● Extracted information
══════

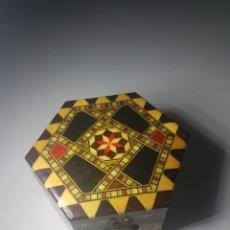 Antigüedades: ANTIGUA CAJA JOYERO TARACEADA A MANO 8CM X 5CM ALTO. Lote 143916889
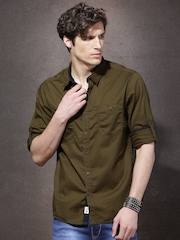 Roadster Men Olive Green Regular Fit Solid Casual Shirt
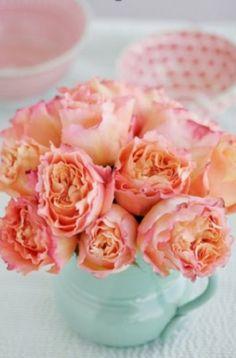 Love the centerpiece idea of flowers in teapots/teacups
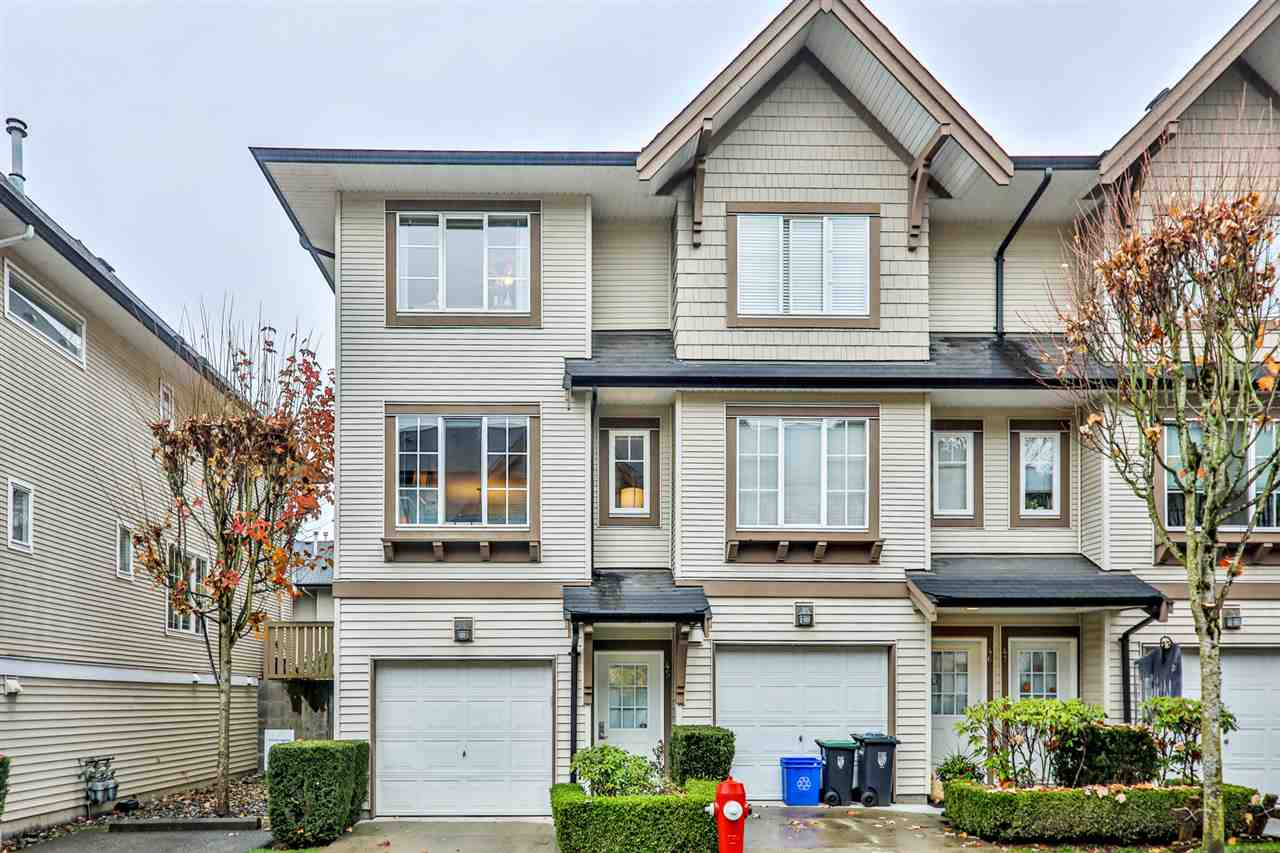 Buliding: 20560 66 Avenue, Langley, BC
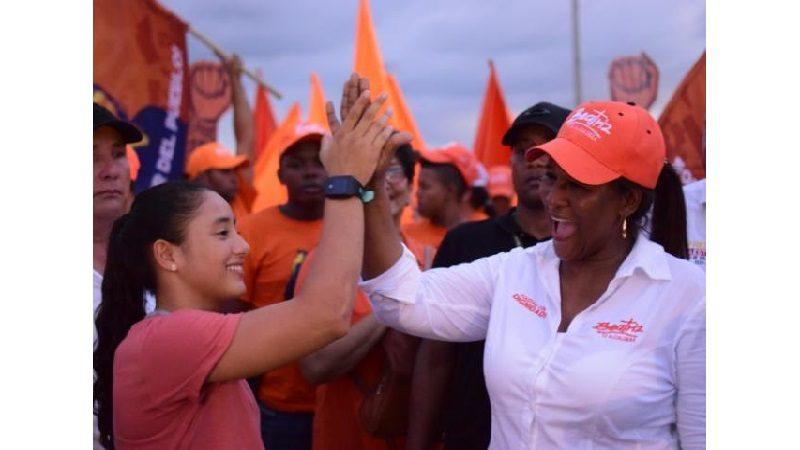 Beatriz Barraza le apunta a potencializar el deporte en Soledad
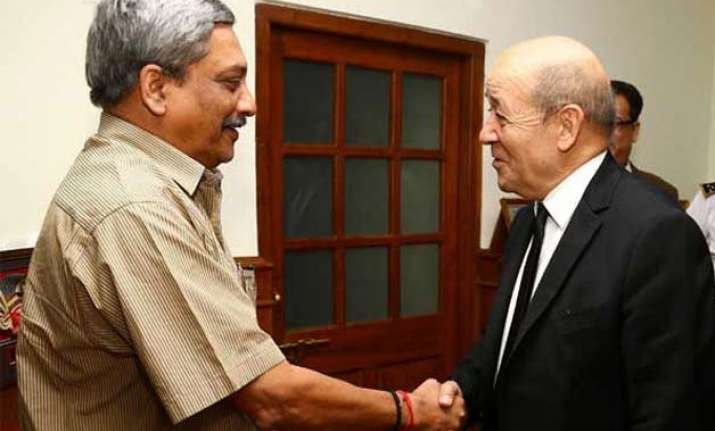 rafale deal french defence minister to meet manohar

══════

● Requirement
Could you print all of the entries exactly, skipping the images?

● The completed task
 Antigüedades: ANTIGUA CAJA JOYERO TARACEADA A MANO 8CM X 5CM ALTO. Lote 143916889
 Roadster Men Olive Green Regular Fit Solid Casual Shirt
 Love the centerpiece idea of flowers in teapots/teacups
 Buliding: 20560 66 Avenue, Langley, BC
 Beatriz Barraza le apunta a potencializar el deporte en Soledad
 rafale deal french defence minister to meet manohar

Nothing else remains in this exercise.